Normalizing for Cell Type: Does it matter?

Team

Table of group members with their background, degree, affiliations and job assignments.

Name	Degree/Affiliation	Speacilizations	Job Assignments
Samantha Schaffner	Medical Genetics	Neuroepigenetics of human development and Parkinson’s Disease	DMR analysis and help with data processing and normalization
Cassia Warren	Interdisciplinary Oncology	Biomarker development for Vitamin C treatment for Pancreatic cancer	Maintain/organize Github and Cell type correction analysis
Hilary Brewis	Medical Genetics	Histone variants and chromatin structure	Normalization and data processing
Randip Gill	Educational Psychology	Social epigenetics	DMR analysis
Lisa Wei	Bioinformatics	Cancer genomics, sequence analysis	Help maintain/organize Github and overall methylation level differences between brain subregions

Our project uses data that was generated for the paper Interindividual methylomic variation across blood, cortex, and cerebellum: implications for epigenetic studies of neurological and neuropsychiatric phenotypes.

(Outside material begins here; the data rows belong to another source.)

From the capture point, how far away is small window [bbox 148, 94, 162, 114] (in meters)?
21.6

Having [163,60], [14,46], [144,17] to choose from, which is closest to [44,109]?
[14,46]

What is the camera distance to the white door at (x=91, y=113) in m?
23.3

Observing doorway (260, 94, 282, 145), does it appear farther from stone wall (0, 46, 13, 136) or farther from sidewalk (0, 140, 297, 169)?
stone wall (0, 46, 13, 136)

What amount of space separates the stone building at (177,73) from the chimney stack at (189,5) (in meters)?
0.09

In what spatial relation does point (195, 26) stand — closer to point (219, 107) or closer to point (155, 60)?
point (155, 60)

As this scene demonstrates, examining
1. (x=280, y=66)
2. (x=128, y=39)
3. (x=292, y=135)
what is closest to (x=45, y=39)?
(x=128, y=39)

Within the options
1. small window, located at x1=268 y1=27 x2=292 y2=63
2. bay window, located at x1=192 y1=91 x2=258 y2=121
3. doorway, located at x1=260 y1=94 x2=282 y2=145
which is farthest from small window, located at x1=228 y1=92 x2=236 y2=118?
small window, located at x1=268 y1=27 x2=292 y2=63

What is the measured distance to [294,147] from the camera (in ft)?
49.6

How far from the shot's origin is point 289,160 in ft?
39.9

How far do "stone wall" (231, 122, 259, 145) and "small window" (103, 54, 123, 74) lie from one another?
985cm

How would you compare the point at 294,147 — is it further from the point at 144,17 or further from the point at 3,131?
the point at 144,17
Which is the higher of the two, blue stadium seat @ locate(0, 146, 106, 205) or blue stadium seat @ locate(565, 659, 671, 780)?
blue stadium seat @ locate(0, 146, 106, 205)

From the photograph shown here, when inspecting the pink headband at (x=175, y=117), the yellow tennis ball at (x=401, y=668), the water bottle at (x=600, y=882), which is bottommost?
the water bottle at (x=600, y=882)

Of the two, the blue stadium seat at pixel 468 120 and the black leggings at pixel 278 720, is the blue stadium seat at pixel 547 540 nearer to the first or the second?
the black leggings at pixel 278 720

Hannon et al 2015

An outline of our project can be found in our Project proposal.

Introduction

DNA methylation (DNAm), or covalent attachment of a methyl group to the 5’ position of cytosine bases located in CpG dinucleotides, plays a crucial role in maintaining patterns of gene expression during human development and aging. Along with other epigenetic modifications, DNAm is sensitive to environmental influences and can change over an individual’s lifespan. Thus, understanding the human methylome is important for determining both biomarkers for - and direct pathways implicating - health and disease 1. Aberrant DNAm patterns have been correlated with common neurodegenerative disorders, including Alzheimer’s Disease and Parkinson’s Disease 2, as well as with mental disorders such as schizophrenia 3,4. However, much of the literature on either the diseased or healthy brain methylome fails to separate DNAm data by cell type composition - a major driver of DNAm variability - or by brain region 5-8.

Motivation

The Hannon et al paper compared methylation levels across brain regions and the blood to determine differential methylation between the regions. However their analysis did not include normalizing for cell type which is a major driver of DNAm variability 5-8. Correcting for cell type would enable a comparison of differential methylation independent of cell type. Therefore, we wanted to further evaluate whether cell type correction is necessary for this analysis and determine differentially methylated regions that would be missed if cell type correction was not included in the analysis.

Objectives

To determine whether cell type correction between brain regions is necessary in the analysis of Illumina HumanMethylation450 BeadChip array data
To investigate probes differentially methylated between cerebellum and cortex regions

Data

Samples of entorhinal cortex (EC), prefrontal cortex (PFC), superior temporal gyrus (STG), and cerebellum (CER) tissue, as well as blood samples, were collected from patients in archives of the MRC London Neurodegenerative Disease Brain Bank. DNA was extracted by phenol-chloroform, followed by degradation and purity analysis; bisulfite conversion was then performed using the Zymo EZ 96 DNA methylation kit (Zymo Research). A total of 531 samples from 122 individuals were included for further analysis.

DNA methylation was determined using Illumina Infinium HumanMethylation450 BeadChip (Illumina) and an Illumina HiScan System (Illumina). Raw signal intensities of the probe were quantified using the Illumina Genome Studio software and converted into beta values using the methylumi package in R.

A description of the data and how it was obtained can be found here.

We downloaded both the dasen normalized data and the QN normalized data. Meta data was obtained from GEO using this code.

Analysis and tasks directory

Methodology with division of labour and links to analysis.

Processing
- Dasen data was filtered using this code and QN data was filtered using this code (Hilary,Sam)
- Blood samples were then removed from the data (Cassia)
- The QN-normalized beta values were then BMIQ normalized (Sam)
- The BMIQ data set went through cell type prediction and Principal Component Analysis, ComBat, and CETS cell type correction (Sam)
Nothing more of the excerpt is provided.